% Generated by roxygen2: do not edit by hand
% Please edit documentation in R/pack.R
\name{pack}
\alias{pack}
\title{Pack a data.frame of tokens}
\usage{
pack(tbl, pull = "token", n = 1L, sep = "-", .collapse = " ")
}
\arguments{
\item{tbl}{A data.frame of tokens.}

\item{pull}{<\code{\link[rlang:args_data_masking]{data-masked}}>
Column to be packed into text or ngrams body. Default value is \code{token}.}

\item{n}{Integer internally passed to ngrams tokenizer function
created of \code{audubon::ngram_tokenizer()}}

\item{sep}{Character scalar internally used as the concatenator of ngrams.}

\item{.collapse}{This argument is passed to \code{stringi::stri_c()}.}
}
\value{
A tibble.
}
\description{
Packs a data.frame of tokens into a new data.frame of corpus,
which is compatible with the Text Interchange Formats.
}
\section{Text Interchange Formats (TIF)}{


The Text Interchange Formats (TIF) is a set of standards
that allows R text analysis packages to target defined inputs and outputs
for corpora, tokens, and document-term matrices.
}

\section{Valid data.frame of tokens}{


The data.frame of tokens here is a data.frame object
compatible with the TIF.

A TIF valid data.frame of tokens are expected to have one unique key column (named \code{doc_id})
of each text and several feature columns of each tokens.
The feature columns must contain at least \code{token} itself.
}

\examples{
\dontrun{
df <- tokenize(
  data.frame(
    doc_id = seq_along(ginga[5:8]),
    text = ginga[5:8]
  )
)
pack(df)
}
}
\seealso{
\url{https://github.com/ropenscilabs/tif}
}

**Supplied data:**
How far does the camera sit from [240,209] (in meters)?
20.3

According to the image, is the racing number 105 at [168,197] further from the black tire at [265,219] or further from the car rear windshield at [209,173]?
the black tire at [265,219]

...

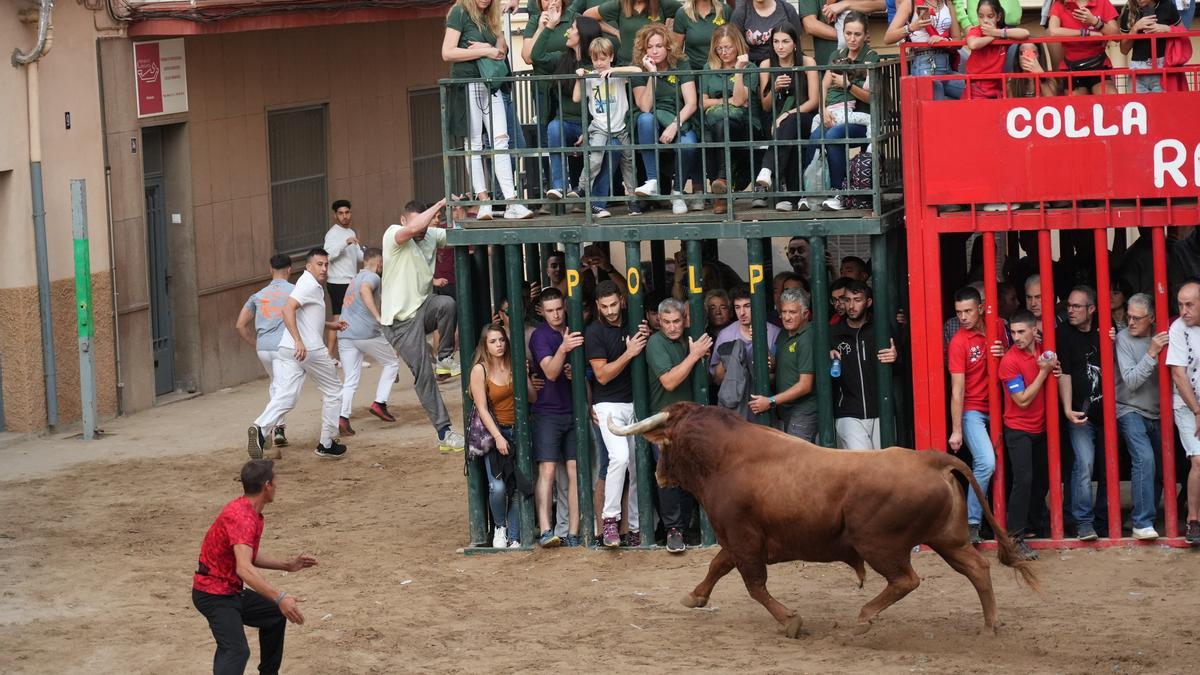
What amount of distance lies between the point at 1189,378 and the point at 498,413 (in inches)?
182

**What needs to be done:**
List each argument name of the `pack` function given in the documentation page.

**Finished exercise:**
tbl, pull, n, sep, .collapse